# Upgraded shocks for standard 335D suspension



## KeithS (Dec 30, 2001)

I have standard (non sport) suspension in our D. In general I happy with the ride EXCEPT for the underdamped shocks, especially in the rear. I'll guess the valving was designed for earlier versions of the RFT's but I can't believe they intentionally set it up to be more Buick than BMW like. With the goal of maintaining the RFTs, is there anyone with experience with just upgrading the shocks. I have no idea if the shocks on a d are different than an i. Would just changing the rears be a mistake?

Thanks


----------



## 335dFan (Nov 8, 2012)

Initially I replaced the OEM dampers with Bilstein B6 on all four corners. That did the trick for my non-sports D to solve the type of issues you described. 


Sent from BimmerApp mobile app


----------



## KeithS (Dec 30, 2001)

Happy335dOwner said:


> Initially I replaced the OEM dampers with Bilstein B6 on all four corners. That did the trick for my non-sports D to solve the type of issues you described.
> 
> Sent from BimmerApp mobile app


Did you maintain the RFTs with that setup?

Thanks


----------



## 335dFan (Nov 8, 2012)

KeithS said:


> Did you maintain the RFTs with that setup?
> 
> Thanks


Yes I did. I even bought Blizzak LM-25 RFT for my winters. I thought the RFTs and the Bilsteins were a pretty good match.

Of course, since then I have totally redone my suspension to try to turn it into an M3 (hehe) and I now run Michelin PSS.

But at that time, until I got the mod fever, I had intended to run the RFTs until all the tread was gone.

The RFTs and Bilsteins were fine for curing the wallowing problem and speed bump woes.
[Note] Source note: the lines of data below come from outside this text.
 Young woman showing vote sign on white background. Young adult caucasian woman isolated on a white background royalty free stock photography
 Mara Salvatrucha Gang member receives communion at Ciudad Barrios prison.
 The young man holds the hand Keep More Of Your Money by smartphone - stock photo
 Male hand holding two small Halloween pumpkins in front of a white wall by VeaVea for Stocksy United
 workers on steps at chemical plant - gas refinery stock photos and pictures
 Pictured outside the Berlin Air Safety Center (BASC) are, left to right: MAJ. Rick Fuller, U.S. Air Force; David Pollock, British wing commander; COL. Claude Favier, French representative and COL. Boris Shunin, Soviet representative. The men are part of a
I even took them to the track one day. I have since sold my Bilsteins to another D owner. I think he has been similarly pleased with what they did for his stock D.


----------



## KeithS (Dec 30, 2001)

Now at 32K miles I have been holding off, but this sounds like it will be my very first mod!


----------



## Axel61 (Mar 10, 2011)

I added Koni FSD's on my 20011 335d Non sport and the car handles superbly . Tire rack should hv 20% discount right now go for it .I don't regret this is my second set in 10 yrs. First one on an 02 MCS and car still running FSD since 80k now 160k with new owner

Sent from my SPH-L710 using BimmerApp mobile app


----------



## OILPowered (Jun 16, 2012)

I have Happy335dOwner's Bilstein B6 HDs on my base 'd. (He now has a fully upgraded M3 suspension on his , as he said above) IMO, a perfect remedy for the underdamped, mushy stock shocks. Much improved road feel, surprisingly less body roll and no more wallowy rebounds over extended bumps. It's what the base suspension should have been from the factory. I still have my stock wheels and Contis. 
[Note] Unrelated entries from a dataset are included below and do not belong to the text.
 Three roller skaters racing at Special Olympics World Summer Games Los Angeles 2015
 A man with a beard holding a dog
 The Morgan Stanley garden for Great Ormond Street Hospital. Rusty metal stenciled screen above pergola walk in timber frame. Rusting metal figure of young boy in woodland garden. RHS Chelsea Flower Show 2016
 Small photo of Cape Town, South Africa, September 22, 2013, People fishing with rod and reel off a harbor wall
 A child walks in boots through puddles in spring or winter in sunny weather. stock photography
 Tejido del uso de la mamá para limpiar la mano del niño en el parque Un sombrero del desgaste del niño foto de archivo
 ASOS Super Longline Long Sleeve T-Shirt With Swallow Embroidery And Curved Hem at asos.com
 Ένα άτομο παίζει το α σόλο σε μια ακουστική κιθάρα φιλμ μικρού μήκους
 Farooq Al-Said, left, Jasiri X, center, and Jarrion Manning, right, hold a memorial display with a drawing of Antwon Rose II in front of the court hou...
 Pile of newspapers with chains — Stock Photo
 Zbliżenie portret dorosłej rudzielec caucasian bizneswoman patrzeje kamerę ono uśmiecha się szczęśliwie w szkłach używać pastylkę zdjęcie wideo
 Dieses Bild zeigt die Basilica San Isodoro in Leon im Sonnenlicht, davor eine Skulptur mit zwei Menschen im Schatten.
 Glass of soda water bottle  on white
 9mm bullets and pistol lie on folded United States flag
Sent from BimmerApp mobile app


----------



## KeithS (Dec 30, 2001)

It sounds as the B6 is exactly what I want. Of course shouldn't need to be changing shocks on a 2 year old car. 

I had a bad experience with Koni FSD's so not sure I would used them again. While they were fine on my 328i, on our 540 the front pair was completely shot in 12K miles. While Koni never gave me an explaination, they did replace them under warranty with yellow adjustables which have been fine.


----------



## Axel61 (Mar 10, 2011)

Nothing is garanteed in life although u had previous issue koni cam to bat for you so there a positive feedback therefore happy customer. Wether you decide one for another that's your choice but regardless good luck in choosing what suits your needs amigo D

Sent from my SPH-L710 using BimmerApp mobile app


----------



## Axel61 (Mar 10, 2011)

Btw the reason I opted again for FSD was the suprrb ride I got out of my 02 MCS for many years and u know something it rode with the OEM stock performance springs . The OEM 335d schocks were not at par for the roads here in Puerto Rico

Sent from my SPH-L710 using BimmerApp mobile app


----------